Ditengah proses penyelidikan, keluarga korban menyampaikan duka mendalam sekaligus tuntutan tegas terhadap pelaku. Adik korban, Faraditha (19), mengaku syok berat setelah menerima kabar kakaknya meninggal dunia saat dirinya sedang mengikuti perkuliahan.
“Saya sempat pergi ke RS Permata, tapi waktu sampai di sana ternyata sudah dibawa ke RS Bhayangkara,” kata Ditha.
Menurutnya, keluarga tidak ingin kasus tersebut berhenti hanya pada proses internal biasa. Mereka meminta pelaku dihukum seberat-beratnya karena dinilai telah menghilangkan nyawa seseorang dengan menggunakan senjata api.
“Kami meminta pelaku dihukum seberat-beratnya dan dipecat dari TNI,” pintanya.

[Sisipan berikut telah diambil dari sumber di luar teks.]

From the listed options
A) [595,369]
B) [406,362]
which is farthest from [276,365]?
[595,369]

Jenazah Pratu FA rencananya dimakamkan di TPU Sematang Borang, Palembang, dengan prosesi militer yang diselimuti suasana duka mendalam.

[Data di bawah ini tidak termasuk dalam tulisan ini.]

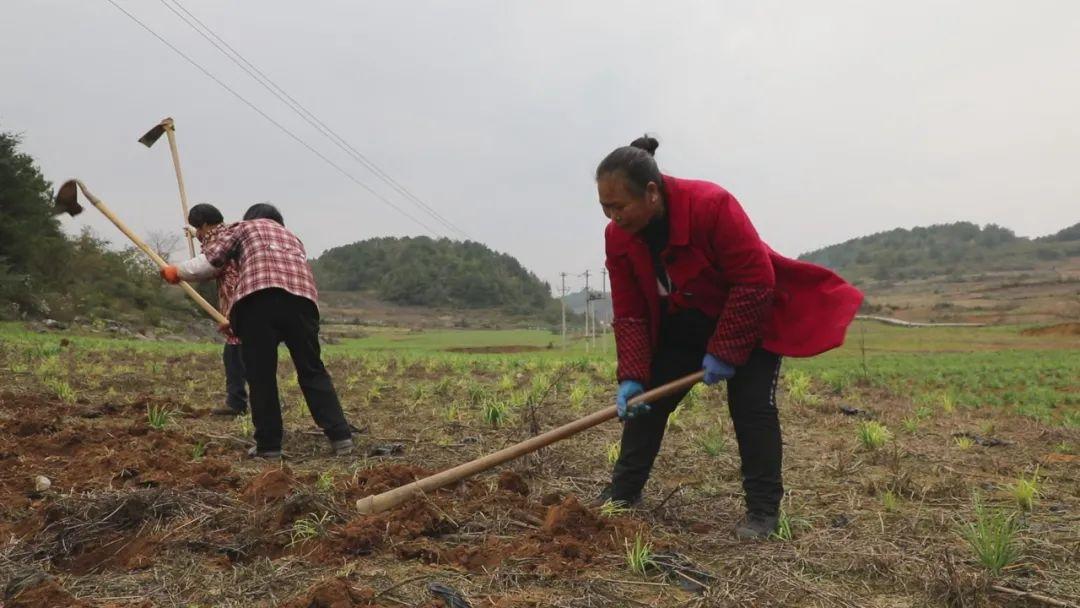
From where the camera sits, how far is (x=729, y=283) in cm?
307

Sementara itu, Kodam II/Sriwijaya memastikan kasus tersebut akan ditangani secara serius, profesional, dan transparan.
Kapendam II/Sriwijaya Letkol Inf Yordania menegaskan Pangdam II/Sriwijaya memberi perhatian penuh terhadap insiden yang mencoreng nama institusi tersebut.
“Pangdam telah memerintahkan Asintel Kasdam II/Swj dan Danpomdam II/Swj untuk segera menangani dilapangan melalui penyelidikan mendalam, agar tidak terjadi kesimpangsiuran pemberitaan maupun berkembangnya opini keliru di masyarakat,” kata Yordania.
Ia menjelaskan, Denpom 2/IV Palembang masih melakukan rangkaian penyelidikan secara komprehensif, mulai dari pemeriksaan saksi-saksi dilokasi kejadian, pendalaman rekaman CCTV, pelaksanaan autopsi terhadap jenazah korban, hingga pengumpulan barang bukti lain yang berkaitan dengan penembakan tersebut.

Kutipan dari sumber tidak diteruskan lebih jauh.